→ About this exercise
Retype each line of the listing. Do not alter anything.

→ Data for the task
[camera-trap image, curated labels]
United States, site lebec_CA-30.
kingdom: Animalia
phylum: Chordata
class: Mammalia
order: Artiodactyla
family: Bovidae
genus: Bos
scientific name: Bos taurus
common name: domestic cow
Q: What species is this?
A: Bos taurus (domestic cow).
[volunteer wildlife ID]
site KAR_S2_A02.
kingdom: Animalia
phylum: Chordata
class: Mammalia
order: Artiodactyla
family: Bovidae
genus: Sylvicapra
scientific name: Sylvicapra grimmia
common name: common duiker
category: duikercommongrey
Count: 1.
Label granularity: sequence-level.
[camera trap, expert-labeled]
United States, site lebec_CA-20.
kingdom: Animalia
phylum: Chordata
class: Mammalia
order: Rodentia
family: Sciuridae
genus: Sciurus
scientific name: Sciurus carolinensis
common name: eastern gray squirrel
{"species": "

→ Output of the exercise
[camera-trap image, curated labels]
United States, site lebec_CA-30.
kingdom: Animalia
phylum: Chordata
class: Mammalia
order: Artiodactyla
family: Bovidae
genus: Bos
scientific name: Bos taurus
common name: domestic cow
Q: What species is this?
A: Bos taurus (domestic cow).
[volunteer wildlife ID]
site KAR_S2_A02.
kingdom: Animalia
phylum: Chordata
class: Mammalia
order: Artiodactyla
family: Bovidae
genus: Sylvicapra
scientific name: Sylvicapra grimmia
common name: common duiker
category: duikercommongrey
Count: 1.
Label granularity: sequence-level.
[camera trap, expert-labeled]
United States, site lebec_CA-20.
kingdom: Animalia
phylum: Chordata
class: Mammalia
order: Rodentia
family: Sciuridae
genus: Sciurus
scientific name: Sciurus carolinensis
common name: eastern gray squirrel
{"species": "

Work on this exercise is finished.